We stay like that for what feels like an eternity.
Because why use words? We’ve said them all.
I’ve yelled. I’ve threatened. I’ve held knives against his chest, for fuck’s sake.
None of it helped. None of it can erase the cold fact of that marriage certificate on the desk.
Which, fun fact, is legal even though I’m Australian. I checked.
But somehow, I thought it all might never have happened. That perhaps getting hitched in a tent by a guy in an Elvis costume wouldn’t count.
Finally, I bring myself to standing and let the blanket pile behind me.
He hasn’t stopped staring at me, a thousand emotions warring in his eyes.
I can read all of them, and I think that’s the part that pisses me off the most. I know him.
I know that this is absolutely killing him.
I know that he’s spiraling.
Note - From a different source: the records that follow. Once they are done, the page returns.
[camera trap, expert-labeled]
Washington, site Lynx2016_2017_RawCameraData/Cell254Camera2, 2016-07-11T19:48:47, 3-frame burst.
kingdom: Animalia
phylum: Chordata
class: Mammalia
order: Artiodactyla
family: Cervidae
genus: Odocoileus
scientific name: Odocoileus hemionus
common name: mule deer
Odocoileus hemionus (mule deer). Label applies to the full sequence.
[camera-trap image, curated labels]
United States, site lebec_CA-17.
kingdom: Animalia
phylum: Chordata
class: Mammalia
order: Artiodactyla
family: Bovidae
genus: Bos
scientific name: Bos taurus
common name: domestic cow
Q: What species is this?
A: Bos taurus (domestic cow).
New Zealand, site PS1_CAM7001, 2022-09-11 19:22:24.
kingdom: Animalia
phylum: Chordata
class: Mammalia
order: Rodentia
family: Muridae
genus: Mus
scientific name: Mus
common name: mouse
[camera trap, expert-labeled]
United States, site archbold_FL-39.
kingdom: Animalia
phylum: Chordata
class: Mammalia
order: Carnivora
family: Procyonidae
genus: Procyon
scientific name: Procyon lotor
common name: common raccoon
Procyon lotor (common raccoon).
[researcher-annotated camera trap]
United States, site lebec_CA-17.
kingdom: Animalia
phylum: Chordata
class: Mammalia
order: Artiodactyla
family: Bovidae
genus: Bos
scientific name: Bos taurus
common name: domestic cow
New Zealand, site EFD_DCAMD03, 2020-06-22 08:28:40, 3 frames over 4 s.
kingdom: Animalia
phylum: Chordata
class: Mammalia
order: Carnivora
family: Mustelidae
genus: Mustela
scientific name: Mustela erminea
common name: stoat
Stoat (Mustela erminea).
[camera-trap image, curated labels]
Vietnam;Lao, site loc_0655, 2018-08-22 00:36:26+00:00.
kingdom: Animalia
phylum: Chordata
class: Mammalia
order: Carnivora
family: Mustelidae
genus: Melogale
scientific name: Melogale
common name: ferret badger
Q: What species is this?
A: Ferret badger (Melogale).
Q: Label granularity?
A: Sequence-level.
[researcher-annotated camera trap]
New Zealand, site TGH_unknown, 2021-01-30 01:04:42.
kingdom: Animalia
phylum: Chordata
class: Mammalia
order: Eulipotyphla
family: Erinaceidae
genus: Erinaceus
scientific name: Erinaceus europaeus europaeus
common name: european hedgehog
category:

That he’s scared but won’t admit it.
That he’s desperate to keep this quiet because he’s certain it’s the way he keeps this job.
And maybe it is. But that’s not my problem.
The marriage certificate, on the other hand, is very much my problem.
“Promise me,” I say, standing so close I can feel the heat of his body on mine. I could be in his embrace so easily. I could be home. But he destroyed that already. “Promise me you’ll fix this.”
His jaw ticks as he closes his eyes.
“Promise. Me.” I repeat, forcing myself to stay put. Not moving. Barely breathing.
He opens those endless eyes and trains them on me. They’re filled with regret. Longing and sorrow, too. “I promise.”
Oath extracted, I step around him.
It takes everything I have not to look back.